::: Fragmento propuesto :::
Si somos consecuentes y no intentamos manipular la realidad ni distorsionar la voluntad política que conduce a una sociedad democrática, regida por los principios superiores de libertad y de igualdad, la respuesta obvia es que sí.

Si, como la define Dionisio Llamazares, la laicidad puede entenderse “como una condición indispensable para el pleno ejercicio de la libertad de conciencia”, es inconsecuente sostener que el Estado laico no puede configurarse como un límite a la libertad religiosa, sino como un límite a la actuación de los poderes públicos.

Sólo se llega a esta tesis incongruente desde una salto conceptual inadmisible entre libertad de conciencia y libertad religiosa, defendida en España entre los ideólogos del círculo próximo a la Fundación CIVES, a la Universidad Carlos III y a la Asociación de teólogos Juan XXIII (Juan José Tamayo, Gregorio Peces-Barba y el propio Dionisio Llamazares, entre otros), basada en una dicotomía deformadora entre laicismo y laicidad o, si se prefiere, entre Estado laico y Estado laicista. El mismo tipo de argumentación es recogido por los profesores José María Contreras Mazario y Óscar Celador Aragón, ambos catedráticos de Derecho Eclesiástico del Estado, en un reciente informe publicado por la Fundación Alternativas.

Así, el laicismo aparece como una actitud negativa y desfavorable hacia lo religioso (podríamos entender, pues, que pone límites a la libertad religiosa y no únicamente a la actuación de los poderes públicos).

Como todos los autores aludidos demuestran conocer perfectamente las diferencias cualitativas entre las nociones “libertad de conciencia” y “libertad religiosa”, la falacia argumental introducida en los mismos textos en que desarrollan la noción de Estado laico no puede ser atribuible a la ignorancia, sino a intereses personales y/o políticos que ahora no procede desentrañar.
::: Registros proporcionados :::
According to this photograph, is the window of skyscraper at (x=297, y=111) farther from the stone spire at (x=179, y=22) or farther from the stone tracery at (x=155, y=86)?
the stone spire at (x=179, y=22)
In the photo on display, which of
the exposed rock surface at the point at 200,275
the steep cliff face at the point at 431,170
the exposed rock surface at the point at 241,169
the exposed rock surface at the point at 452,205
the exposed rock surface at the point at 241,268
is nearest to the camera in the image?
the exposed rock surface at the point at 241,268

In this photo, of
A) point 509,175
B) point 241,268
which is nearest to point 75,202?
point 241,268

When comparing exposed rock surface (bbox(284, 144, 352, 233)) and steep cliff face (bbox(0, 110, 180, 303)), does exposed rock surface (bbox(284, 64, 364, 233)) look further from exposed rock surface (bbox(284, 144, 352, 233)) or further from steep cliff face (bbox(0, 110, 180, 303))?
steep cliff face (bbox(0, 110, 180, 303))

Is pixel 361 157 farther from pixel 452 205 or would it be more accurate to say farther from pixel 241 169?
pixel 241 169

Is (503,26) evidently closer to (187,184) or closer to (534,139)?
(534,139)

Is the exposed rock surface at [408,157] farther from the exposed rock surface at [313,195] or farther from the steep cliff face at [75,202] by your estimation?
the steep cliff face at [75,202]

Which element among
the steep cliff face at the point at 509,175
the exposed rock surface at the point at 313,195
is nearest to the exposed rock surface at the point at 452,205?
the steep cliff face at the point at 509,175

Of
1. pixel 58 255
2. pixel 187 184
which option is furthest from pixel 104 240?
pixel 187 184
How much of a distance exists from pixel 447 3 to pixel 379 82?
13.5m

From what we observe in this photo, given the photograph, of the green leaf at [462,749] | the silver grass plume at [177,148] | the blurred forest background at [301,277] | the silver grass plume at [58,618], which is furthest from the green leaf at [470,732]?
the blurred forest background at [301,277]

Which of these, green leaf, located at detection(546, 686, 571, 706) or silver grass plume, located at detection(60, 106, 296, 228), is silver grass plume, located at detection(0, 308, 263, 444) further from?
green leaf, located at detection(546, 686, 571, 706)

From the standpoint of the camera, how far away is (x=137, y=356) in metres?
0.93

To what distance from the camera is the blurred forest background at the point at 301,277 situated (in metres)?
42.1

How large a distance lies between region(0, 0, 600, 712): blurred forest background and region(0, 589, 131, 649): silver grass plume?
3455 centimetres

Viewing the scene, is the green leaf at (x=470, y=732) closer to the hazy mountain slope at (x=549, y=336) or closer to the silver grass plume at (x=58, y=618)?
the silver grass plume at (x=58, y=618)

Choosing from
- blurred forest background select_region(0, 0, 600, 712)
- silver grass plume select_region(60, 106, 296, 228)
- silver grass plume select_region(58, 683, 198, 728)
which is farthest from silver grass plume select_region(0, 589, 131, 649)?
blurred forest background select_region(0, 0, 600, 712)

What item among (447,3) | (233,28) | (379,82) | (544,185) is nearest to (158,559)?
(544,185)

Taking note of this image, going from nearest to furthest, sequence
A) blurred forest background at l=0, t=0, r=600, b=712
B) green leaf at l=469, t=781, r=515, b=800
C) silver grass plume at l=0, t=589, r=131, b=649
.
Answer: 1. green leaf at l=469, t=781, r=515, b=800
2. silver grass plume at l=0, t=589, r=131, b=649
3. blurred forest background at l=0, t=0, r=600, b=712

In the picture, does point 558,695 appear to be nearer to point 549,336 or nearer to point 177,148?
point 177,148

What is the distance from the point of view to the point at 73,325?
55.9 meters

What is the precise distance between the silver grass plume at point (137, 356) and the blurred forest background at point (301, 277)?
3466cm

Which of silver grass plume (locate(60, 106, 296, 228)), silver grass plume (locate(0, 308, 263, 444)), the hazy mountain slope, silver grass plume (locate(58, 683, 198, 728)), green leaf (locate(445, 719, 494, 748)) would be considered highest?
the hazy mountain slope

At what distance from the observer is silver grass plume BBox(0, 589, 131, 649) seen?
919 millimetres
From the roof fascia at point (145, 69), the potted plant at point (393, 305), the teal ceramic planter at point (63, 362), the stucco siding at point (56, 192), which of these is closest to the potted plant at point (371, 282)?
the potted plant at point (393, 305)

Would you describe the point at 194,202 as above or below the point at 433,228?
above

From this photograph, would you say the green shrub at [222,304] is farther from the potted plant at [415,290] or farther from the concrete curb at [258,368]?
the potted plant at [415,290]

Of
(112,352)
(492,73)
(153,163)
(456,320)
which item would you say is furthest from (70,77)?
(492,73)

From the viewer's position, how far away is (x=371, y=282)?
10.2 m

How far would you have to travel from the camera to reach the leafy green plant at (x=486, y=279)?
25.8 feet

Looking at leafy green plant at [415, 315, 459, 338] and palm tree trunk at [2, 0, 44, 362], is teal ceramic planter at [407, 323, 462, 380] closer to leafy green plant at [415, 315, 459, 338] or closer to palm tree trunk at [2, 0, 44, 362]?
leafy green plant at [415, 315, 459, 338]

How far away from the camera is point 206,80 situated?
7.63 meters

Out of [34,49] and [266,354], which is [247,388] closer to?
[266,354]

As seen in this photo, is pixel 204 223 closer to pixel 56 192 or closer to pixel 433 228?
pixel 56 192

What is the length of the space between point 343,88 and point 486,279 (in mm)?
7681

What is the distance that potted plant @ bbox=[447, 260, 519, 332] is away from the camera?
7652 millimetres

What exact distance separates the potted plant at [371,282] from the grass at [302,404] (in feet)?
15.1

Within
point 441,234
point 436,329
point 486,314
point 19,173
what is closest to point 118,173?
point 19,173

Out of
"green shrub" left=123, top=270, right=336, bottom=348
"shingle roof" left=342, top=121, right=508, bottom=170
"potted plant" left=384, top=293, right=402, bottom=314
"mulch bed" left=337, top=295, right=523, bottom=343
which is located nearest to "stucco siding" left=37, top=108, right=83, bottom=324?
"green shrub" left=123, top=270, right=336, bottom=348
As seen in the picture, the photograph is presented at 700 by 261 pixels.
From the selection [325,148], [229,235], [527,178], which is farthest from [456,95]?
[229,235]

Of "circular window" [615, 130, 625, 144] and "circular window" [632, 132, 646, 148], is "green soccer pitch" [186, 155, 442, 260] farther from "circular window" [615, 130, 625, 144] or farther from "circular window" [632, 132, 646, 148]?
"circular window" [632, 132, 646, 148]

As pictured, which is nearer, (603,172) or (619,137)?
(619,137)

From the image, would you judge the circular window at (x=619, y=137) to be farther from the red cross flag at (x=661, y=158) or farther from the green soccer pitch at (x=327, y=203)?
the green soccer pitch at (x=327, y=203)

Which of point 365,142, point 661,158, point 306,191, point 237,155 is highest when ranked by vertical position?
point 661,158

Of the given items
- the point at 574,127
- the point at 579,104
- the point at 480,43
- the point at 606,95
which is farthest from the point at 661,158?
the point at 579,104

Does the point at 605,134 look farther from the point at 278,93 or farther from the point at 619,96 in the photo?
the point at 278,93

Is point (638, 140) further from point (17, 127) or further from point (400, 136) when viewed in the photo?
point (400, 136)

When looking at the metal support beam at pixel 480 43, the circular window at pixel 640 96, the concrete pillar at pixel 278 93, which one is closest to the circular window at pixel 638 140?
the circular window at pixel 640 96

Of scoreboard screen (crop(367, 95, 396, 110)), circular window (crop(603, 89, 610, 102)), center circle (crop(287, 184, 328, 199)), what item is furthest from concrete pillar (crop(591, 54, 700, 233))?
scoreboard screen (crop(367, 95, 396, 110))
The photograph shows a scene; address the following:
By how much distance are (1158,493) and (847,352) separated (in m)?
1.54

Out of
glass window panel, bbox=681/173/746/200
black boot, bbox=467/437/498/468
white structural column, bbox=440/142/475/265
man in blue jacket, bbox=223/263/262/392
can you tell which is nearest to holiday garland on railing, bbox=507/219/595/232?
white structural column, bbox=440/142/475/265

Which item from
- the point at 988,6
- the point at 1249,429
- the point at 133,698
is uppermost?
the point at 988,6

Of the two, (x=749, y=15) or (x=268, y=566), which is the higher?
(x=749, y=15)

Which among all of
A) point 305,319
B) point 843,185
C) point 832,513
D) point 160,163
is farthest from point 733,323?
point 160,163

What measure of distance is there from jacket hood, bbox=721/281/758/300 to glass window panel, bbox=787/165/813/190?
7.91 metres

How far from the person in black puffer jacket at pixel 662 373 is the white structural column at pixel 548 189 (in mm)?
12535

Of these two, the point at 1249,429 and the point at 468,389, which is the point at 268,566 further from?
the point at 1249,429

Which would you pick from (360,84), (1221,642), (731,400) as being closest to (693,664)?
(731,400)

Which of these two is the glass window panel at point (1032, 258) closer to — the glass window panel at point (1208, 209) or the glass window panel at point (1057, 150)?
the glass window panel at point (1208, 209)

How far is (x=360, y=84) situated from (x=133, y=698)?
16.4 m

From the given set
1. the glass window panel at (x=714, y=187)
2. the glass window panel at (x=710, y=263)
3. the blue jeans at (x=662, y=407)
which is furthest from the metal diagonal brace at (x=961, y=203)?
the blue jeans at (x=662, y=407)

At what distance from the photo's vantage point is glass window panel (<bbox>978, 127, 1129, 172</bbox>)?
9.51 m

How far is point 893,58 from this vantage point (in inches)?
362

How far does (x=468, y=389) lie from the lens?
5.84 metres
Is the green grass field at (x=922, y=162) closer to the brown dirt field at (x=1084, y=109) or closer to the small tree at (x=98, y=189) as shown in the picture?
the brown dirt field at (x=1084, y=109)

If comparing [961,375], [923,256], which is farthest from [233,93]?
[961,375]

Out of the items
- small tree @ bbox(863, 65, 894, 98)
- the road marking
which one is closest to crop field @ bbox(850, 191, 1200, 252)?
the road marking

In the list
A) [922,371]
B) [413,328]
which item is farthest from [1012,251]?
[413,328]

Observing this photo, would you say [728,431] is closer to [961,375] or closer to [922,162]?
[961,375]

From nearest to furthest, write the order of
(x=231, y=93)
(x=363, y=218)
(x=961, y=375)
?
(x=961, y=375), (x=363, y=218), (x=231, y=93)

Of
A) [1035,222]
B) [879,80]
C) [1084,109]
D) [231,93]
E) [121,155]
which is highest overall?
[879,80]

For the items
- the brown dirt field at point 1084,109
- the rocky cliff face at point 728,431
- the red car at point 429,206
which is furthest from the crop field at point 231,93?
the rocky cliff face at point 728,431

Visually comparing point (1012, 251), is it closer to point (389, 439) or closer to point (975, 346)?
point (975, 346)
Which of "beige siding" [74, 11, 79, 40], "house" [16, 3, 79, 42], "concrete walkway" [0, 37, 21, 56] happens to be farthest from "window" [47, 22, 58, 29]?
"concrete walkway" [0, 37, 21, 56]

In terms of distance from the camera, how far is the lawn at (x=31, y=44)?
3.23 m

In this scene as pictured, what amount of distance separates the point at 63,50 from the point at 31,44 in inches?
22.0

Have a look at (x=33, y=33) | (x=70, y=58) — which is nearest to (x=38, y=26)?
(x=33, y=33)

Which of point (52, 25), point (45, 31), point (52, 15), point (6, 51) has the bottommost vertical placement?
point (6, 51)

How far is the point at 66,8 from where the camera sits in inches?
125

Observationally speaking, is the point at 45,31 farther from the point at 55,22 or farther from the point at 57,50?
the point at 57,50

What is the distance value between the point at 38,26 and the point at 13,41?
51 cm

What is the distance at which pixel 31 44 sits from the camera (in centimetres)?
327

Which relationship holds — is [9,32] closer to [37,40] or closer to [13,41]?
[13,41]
:::
__Objetivo de la tarea__
Retoma el texto sobre la laicidad y la libertad religiosa después de su última oración y continúa su argumentación.

__Resultado del ejercicio__
Lo que sí prodece es examinar las consecuencias de tales distorsiones, en lo que al análisis del grado de evolución de la libertad de conciencia en España se refiere y a las propuestas para avanzar en su consecución.

La libertad religiosa puede entenderse, desde el punto de vista histórico y jurídico, de dos maneras absolutamente distintas e incompatibles:
        1) Como derecho de los individuos, de los seres humanos tomados de uno en uno. En este caso, se trataría de un caso particular de la libertad de conciencia, cuyo tratamiento político y jurídico debería ser el mismo que el de cualquier otro sistema de convicciones o de creencias.
        2) La libertad religiosa, tanto en el desarrollo histórico de la noción como en los actuales textos que conforman nuestro sistema jurídico, es concebida como un derecho de los grupos, las confesiones, las comunidades, con exclusión del individuo, que sólo es contemplado desde su pertenencia a alguno de estos colectivos sujetos del derecho.

En este segundo supuesto -el que realmente subyace en nuestro corpus legislativo, en el Concilio Vaticano II, en los Acuerdos concordatarios-, el Estado laico no sólo puede sino que está obligado a poner límites a la libertad religiosa, ya que su deber es garantizar la libertad de conciencia como derecho de reclamación individual.

Resulta, por lo tanto, obvio que es el laicismo y no la laicidad el principio que conduce a la configuración de un Estado laico, como lo es que el laicismo no contiene ninguna actitud negativa y desfavorable a la libertad de convicciones y de creencias (incluidas las religiosas) y sí las contiene la “laicidad”, convertida en coartada para permitir el desarrollo o la permanenencia de la libertad religiosa como derecho atribuible a las comunidades y, por lo tanto, lesionador de la libertad de conciencia como derecho atribuible a los individuos.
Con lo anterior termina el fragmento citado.